WORK REQUIRED:
Below are entries. Reproduce exactly the lines between the line holding "Enumerate all objects" and the line holding "px: (37, 293)", inclusive, and only those.

INPUT MATERIAL:
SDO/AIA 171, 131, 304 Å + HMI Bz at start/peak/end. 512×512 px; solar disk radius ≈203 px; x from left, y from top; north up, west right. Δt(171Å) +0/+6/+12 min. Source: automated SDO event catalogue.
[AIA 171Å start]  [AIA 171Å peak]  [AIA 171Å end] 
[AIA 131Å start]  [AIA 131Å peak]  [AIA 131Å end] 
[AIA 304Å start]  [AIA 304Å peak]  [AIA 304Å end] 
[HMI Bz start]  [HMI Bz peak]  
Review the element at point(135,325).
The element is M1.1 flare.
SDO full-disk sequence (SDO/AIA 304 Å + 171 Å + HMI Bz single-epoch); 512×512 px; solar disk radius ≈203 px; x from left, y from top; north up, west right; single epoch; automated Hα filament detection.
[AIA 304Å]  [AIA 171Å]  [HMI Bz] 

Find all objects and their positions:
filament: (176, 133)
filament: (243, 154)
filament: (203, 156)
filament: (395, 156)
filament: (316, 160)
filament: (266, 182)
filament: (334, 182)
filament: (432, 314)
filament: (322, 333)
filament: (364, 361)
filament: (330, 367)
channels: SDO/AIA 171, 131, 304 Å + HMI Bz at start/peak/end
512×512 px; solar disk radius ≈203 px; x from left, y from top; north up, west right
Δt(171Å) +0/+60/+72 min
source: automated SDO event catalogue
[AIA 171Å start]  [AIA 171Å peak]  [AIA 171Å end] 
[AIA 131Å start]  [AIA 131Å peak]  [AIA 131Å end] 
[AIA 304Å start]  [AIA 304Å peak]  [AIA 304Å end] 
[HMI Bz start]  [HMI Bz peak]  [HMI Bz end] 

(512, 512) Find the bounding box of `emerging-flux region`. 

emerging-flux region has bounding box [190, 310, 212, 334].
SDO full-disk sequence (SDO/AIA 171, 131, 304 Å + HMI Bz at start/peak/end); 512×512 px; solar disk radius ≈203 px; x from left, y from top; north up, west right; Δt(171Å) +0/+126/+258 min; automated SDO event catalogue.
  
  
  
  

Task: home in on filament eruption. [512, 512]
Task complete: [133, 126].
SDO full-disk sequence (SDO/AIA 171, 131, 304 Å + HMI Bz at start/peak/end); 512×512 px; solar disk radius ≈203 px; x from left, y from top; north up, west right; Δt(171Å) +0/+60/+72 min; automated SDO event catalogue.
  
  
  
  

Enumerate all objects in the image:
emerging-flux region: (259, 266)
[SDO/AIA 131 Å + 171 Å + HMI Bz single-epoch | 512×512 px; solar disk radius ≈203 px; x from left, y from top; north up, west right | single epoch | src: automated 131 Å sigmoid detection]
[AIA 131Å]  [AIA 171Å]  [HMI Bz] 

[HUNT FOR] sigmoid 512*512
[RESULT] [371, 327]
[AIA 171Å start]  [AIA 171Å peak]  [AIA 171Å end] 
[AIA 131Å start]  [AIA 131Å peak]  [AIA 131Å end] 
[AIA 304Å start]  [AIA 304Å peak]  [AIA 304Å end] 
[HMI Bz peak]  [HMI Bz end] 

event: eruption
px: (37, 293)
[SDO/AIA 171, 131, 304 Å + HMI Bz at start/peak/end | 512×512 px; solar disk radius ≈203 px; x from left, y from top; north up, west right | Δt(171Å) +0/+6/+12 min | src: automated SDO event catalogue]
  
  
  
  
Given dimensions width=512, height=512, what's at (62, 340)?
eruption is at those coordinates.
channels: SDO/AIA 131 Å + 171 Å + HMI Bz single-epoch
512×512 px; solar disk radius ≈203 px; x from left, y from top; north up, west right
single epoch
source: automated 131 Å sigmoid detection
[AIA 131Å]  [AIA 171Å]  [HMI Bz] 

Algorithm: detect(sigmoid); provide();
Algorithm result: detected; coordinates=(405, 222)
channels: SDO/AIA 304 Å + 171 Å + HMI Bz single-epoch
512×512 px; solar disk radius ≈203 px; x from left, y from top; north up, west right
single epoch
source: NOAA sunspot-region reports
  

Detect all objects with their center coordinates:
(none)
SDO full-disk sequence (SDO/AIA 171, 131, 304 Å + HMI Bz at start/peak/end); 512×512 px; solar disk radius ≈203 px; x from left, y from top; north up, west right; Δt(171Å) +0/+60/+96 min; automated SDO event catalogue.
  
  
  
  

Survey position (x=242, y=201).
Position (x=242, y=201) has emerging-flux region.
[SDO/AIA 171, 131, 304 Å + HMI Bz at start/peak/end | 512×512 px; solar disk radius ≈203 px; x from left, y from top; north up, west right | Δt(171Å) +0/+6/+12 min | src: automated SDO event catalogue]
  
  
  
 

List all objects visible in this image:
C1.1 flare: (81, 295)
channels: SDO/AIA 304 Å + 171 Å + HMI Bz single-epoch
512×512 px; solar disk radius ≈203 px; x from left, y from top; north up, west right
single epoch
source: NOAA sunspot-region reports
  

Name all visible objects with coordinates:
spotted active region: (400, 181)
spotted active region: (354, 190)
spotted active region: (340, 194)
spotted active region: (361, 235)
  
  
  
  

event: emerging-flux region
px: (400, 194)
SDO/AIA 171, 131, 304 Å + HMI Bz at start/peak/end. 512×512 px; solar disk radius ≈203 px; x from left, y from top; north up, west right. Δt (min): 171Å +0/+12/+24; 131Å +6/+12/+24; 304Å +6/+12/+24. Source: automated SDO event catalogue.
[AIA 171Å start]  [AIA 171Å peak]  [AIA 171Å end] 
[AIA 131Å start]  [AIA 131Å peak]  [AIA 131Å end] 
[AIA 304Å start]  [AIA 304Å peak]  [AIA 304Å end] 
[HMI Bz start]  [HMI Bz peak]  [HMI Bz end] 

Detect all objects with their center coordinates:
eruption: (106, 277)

EXERCISE ANSWER:
Enumerate all objects in the image:
emerging-flux region: (259, 266)
[SDO/AIA 131 Å + 171 Å + HMI Bz single-epoch | 512×512 px; solar disk radius ≈203 px; x from left, y from top; north up, west right | single epoch | src: automated 131 Å sigmoid detection]
[AIA 131Å]  [AIA 171Å]  [HMI Bz] 

[HUNT FOR] sigmoid 512*512
[RESULT] [371, 327]
[AIA 171Å start]  [AIA 171Å peak]  [AIA 171Å end] 
[AIA 131Å start]  [AIA 131Å peak]  [AIA 131Å end] 
[AIA 304Å start]  [AIA 304Å peak]  [AIA 304Å end] 
[HMI Bz peak]  [HMI Bz end] 

event: eruption
px: (37, 293)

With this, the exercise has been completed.